Utilizando-se de verbos, conceitos e sistemas “roubados” e modificados de outros jogos, pensa e aglutina essas influências mediadas pelo mundo e cultura da Nova Caledônia. De certo modo, a experiência da mecânica de possuir a alma de objetos, animais e criaturas, utilizá-los para “quebrar” a progressão do jogo, chegar onde não se deveria chegar, é a forma como Tchia se percebe também enquanto videogame e como seus desenvolvedores leem suas influências. É o ponto fundamental que une narrativas místicas e religiosas locais, contos populares, conversas de infância sobre GTA e a vontade de criar e experimentar com jogos de mundo aberto.

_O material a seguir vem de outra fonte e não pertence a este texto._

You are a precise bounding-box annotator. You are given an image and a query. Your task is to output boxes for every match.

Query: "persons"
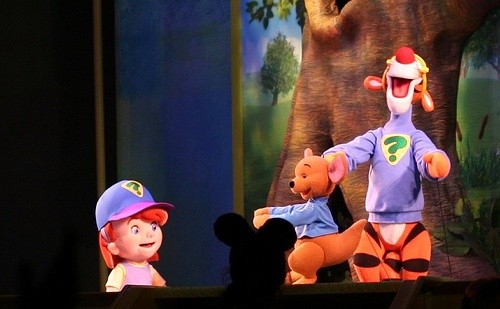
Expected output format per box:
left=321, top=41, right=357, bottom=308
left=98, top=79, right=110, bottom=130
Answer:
left=0, top=213, right=500, bottom=309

Como disse no meu texto de melhores jogos de 2023, novamente ao comparar Tchia com produções independentes para mobile populares em nossa periferia: Quando percebemos que dizemos muito mais sobre nós com um jogo de vaquejada do Ceará ou um simulador de batalha de pipa, Tchia e sua polissemia de mecânicas e de influências passa a transmitir muitos outros significados, mais próximos e mais reconhecíveis a nós no Brasil.

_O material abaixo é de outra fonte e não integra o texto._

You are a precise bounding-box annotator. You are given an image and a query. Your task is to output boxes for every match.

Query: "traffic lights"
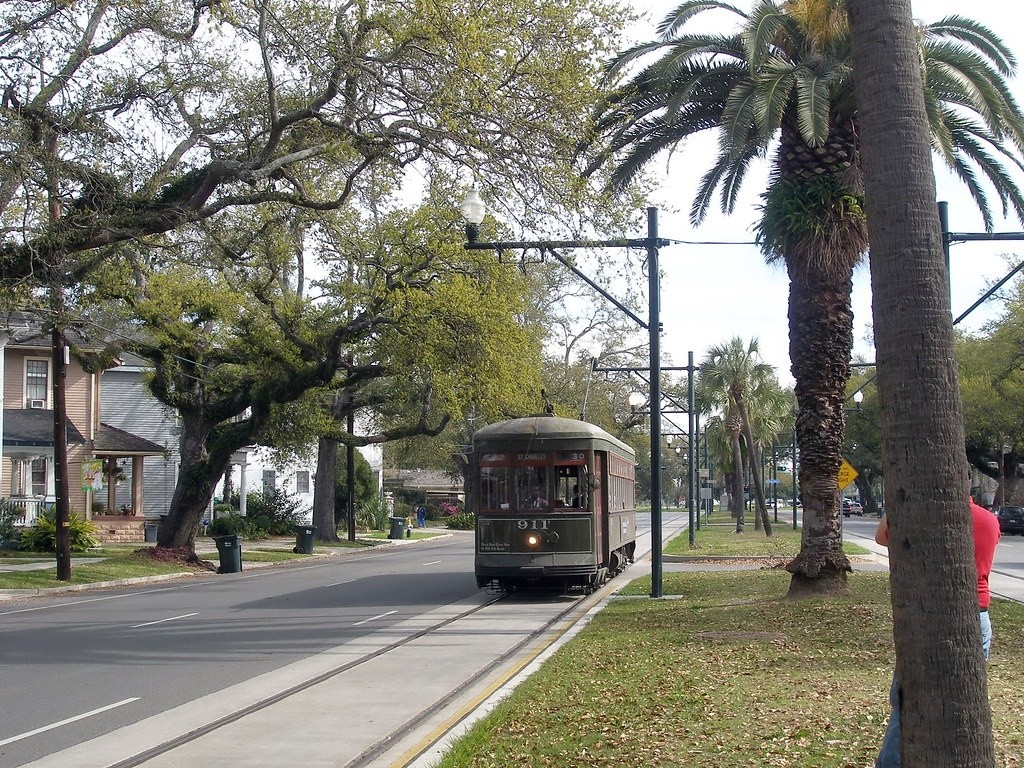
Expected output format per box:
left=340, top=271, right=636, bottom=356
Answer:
left=778, top=467, right=787, bottom=472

Para além da hiperfixação em inovação, imersão e conteúdo que permeia o vocabulário “gamer” e das grandes produções estrangeiras, as pessoas que trabalharam em Tchia estabelecem um jogo que opera numa lógica paralela a esta. Uma possibilidade diferente de unir influências do indie mainstream e estabelecer conversas com formas de pensar jogos mais periféricas e “marginais” àquelas da cartilha do game design.


Ainda que a Nova Caledônia esteja a mais de 14 mil quilômetros de distância do Brasil, me sinto próximo das ilhas e das cidades de Tchia. Talvez pelas mesmas razões que tanto fez meu bairro querer simular San Andreas.